Większość hodowców zdaje się podzielać przeświadczenie, że indica jest łatwiejsza i efektywniejsza w hodowli. Nie jest aż tak ciepłolubna jak jej „siostra”, dobrze sprawdza się w warunkach piwnicznych, czy zamknięta w szafce. Rosnąc w naturalnym środowisku wykazuje też większą odporność na warunki pogodowe. Krzak, choć jest niższy od sativy, to jednak pozwala na zebranie z niego większych plonów. Szybciej też dojrzewa – okres kwitnienia to ok. 5 do 7-miu tygodni.

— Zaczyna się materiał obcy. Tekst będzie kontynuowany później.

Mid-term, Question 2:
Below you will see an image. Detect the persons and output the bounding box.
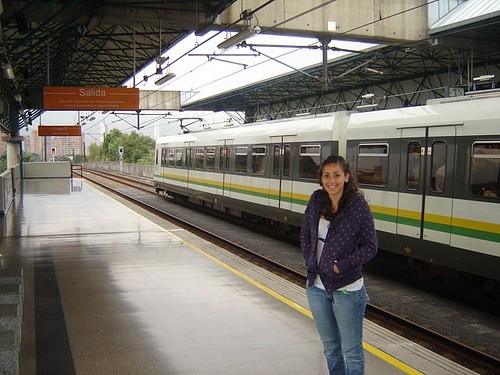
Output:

Sativa vs indica – co wybrać?
Pamiętajcie, że sam opis nigdy nie zastąpi osobistego doświadczenia. Indica może na pozór wydawać się mniej atrakcyjna od sativy. Prawda jest natomiast taka, że jest po prostu inna, a przyjemność z zabawy z nią w dużym stopniu zależy od umiejętnego jej wykorzystania. Żeby móc je obydwie ocenić należy przynajmniej po parę razy ujarać się każdą, przy zróżnicowanych „set and settings” – do czego bynajmniej nie zachęcamy, wszak od palenia marihuany – jak zauważył pewien znany duchowny– można umrzeć!